« Royaux, loyaux, joyaux ! »

Max Jacob est né à Quimper le 11 juillet 1876. Juif converti au catholicisme, il mourra le 5 mars 1944 au camp de Drancy. En 1924, au moment où commence cette correspondance, Max Jacob a déjà beaucoup roulé sa bosse. À partir de 1915, une terrible guéguerre l’oppose à Pierre Reverdy sur la paternité du poème en prose moderne ; ainsi, au printemps de 1917, à l’annonce d’une souscription pour Le Cornet à dés de Max Jacob, Reverdy brûle des manuscrits de son rival ; Apollinaire s’en fait l’écho lors de la représentation des Mamelles de Tirésias avec une pancarte sur l’incendie des établissements Jacob. En fait, durant la Grande Guerre, Max Jacob est très présent dans des revues comme Sic d’Albert-Birot ou Nord-Sud de Reverdy. En 1919 et 1920, il est accueilli à sept reprises dans Littérature d’Aragon, Breton et Soupault. Le Disque vert de novembre 1923 est consacré à Max Jacob : Cocteau, Soupault et Supervielle participent à l’hommage.

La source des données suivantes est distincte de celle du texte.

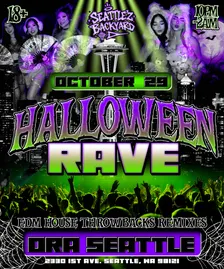 🎃 SEATTLE'S 18+ BIGGEST HALLOWEEN PARTY 🎃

Un jeune poète, singulier et mystique, ne peut qu’adresser ses vers à Max Jacob qui vit en retraite au monastère de Saint-Benoît-sur-Loire. Gangotena est accueilli triomphalement, comme poète et comme catholique. En 1945, paraîtra Conseils à un jeune poète, un ouvrage posthume de Max Jacob. Dans ses lettres à Gangotena, Max Jacob se plaît à donner une série de conseils du genre « descendez en vous-même », « travaillez », « inventez », tout en ne manquant pas de se rétracter : « n’écoutez pas les conseils ». Il ira jusqu’à affirmer qu’il n’a rien à apprendre à cet Équatorien, favori du Saint-Esprit, qui a le don des langues et que bientôt le jeune poète lui donnera des conseils. Le 28 mai 1924, il lui soumet le poème « Limbes » qu’il vient d’écrire.

Des noms apparaissent qui permettent de situer l’entourage de Gangotena : Supervielle, Michaux, Morhange mais aussi Jourdain, Bar, Reverdy et Cocteau.

Quiproquo : Gangotena offre anonymement un ananas à Max Jacob, qui remercie son habituelle bienfaitrice. Cette dernière, une princesse, se confondra en excuses et lui expédiera une boîte de bonbons.

Qui préfacera le futur recueil de Gangotena ? Morhange avance le nom de Max Jacob, qui n’est pas du tout d’accord. La préséance exigerait que ce soit Supervielle, le découvreur, « l’inventeur » de Gangotena. Ou alors il faudrait que Supervielle lui-même en fasse la demande à Max Jacob. Une autre idée s’impose : Gangotena préfacé par un écrivain de talent de sa génération, Joseph Delteil, par exemple ! Dernière solution, sans doute la meilleure : Gangotena n’a pas besoin d’être préfacé. Avant lui, Apollinaire, Max Jacob, Reverdy, Aragon ou Drieu La Rochelle n’ont pas eu recours à une préface.

Le pénitent de Saint-Benoît-sur-Loire succombait au charme des jeunes gens qu’il rencontrait. Dans une lettre de Morhange à Gangotena de l’automne 1924, il n’a pas manqué de dessiner une portée musicale et de glisser ce doux message à Alfredo : « à toi mon cœur ».

Le 5 janvier 1925, Max Jacob écrit à Gangotena : « Vos vers sont royaux, loyaux, joyaux ! Vastes, astres, piastres, pilastres et Zoroastre, fastes, chastes, aristocrates, acrobates, Goliath, amphithéâtres et opiniâtres. » Tous ces termes enlevés et consonants nous mettent sur la piste d’une poésie royale et cosmique, chaste et faste. Le poème « Chemin » dédié à Max Jacob et publié dans Philosophies n° 2 du 15 mai 1924 s’achève sur cette strophe où se manifeste un sens de la topologie et de la dynamique :

Grenouilles,
                        vos cuisses survivent :
Tremplins des mares, envoyez-moi
 – mes regards s’enroulent autour du monde –
Au monastère de Saint-Benoît.

Georges Sebbag

Références 

Publié  dans [Michaux, Supervielle, Morhange, Max Jacob, Marie Lalou] Sous le figuier de Port-Cros, Lettres à Gangotena, Jean-Michel Place, 2014.